--- Records for the task ---

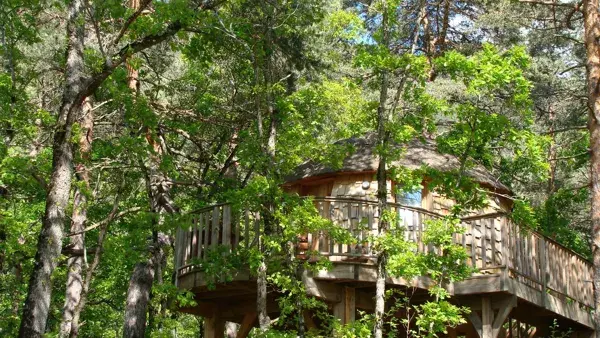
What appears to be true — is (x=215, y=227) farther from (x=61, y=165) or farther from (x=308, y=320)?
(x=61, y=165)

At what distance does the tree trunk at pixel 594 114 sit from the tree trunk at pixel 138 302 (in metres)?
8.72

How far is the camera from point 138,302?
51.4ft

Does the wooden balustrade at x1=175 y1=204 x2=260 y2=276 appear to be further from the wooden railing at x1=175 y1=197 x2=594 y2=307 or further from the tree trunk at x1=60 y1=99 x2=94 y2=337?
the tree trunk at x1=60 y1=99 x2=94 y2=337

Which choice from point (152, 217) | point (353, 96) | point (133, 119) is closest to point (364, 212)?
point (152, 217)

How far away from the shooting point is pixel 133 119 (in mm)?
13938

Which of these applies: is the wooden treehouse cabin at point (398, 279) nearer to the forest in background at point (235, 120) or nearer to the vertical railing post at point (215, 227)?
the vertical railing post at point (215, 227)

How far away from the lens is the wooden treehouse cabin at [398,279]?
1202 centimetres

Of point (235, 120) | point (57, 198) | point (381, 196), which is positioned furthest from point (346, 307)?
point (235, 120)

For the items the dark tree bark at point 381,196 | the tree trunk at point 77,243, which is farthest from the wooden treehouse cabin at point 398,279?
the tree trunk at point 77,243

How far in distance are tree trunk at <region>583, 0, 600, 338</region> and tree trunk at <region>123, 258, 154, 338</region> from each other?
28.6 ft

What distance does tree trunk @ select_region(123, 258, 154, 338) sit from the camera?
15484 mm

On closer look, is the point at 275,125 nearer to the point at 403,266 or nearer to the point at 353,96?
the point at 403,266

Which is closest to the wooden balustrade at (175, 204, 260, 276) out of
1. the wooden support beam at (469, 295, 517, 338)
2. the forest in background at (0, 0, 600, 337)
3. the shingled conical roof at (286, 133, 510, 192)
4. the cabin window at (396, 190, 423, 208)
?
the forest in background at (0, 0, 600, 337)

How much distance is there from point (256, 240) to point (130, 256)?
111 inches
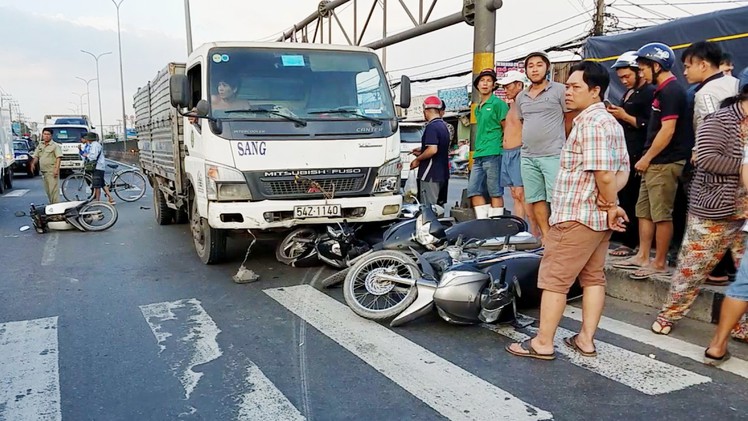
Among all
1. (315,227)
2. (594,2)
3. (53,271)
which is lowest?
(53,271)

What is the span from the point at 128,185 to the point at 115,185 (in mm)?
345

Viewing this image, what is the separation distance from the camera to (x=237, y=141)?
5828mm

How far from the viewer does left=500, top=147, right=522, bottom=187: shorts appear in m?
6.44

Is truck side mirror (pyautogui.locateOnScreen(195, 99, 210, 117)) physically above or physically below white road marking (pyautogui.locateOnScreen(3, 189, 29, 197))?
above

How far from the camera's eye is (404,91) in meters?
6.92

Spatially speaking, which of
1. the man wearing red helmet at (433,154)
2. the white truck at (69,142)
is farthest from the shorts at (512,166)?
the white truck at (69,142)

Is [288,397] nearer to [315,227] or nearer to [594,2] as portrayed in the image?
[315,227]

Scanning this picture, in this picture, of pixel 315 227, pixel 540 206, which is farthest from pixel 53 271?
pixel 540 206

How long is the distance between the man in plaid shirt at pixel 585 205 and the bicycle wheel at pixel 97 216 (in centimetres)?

---

(Stated problem): Recast the lines from the one containing "Scanning this picture, in" through the end of the rows, inclusive, as a Markdown table with the columns Number and Text, omitting blank lines.

(Response to this task):
| Number | Text |
|---|---|
| 1 | Scanning this picture, in this picture, of pixel 315 227, pixel 540 206, which is farthest from pixel 53 271? |
| 2 | pixel 540 206 |
| 3 | How long is the distance between the man in plaid shirt at pixel 585 205 and the bicycle wheel at pixel 97 216 (in centimetres)? |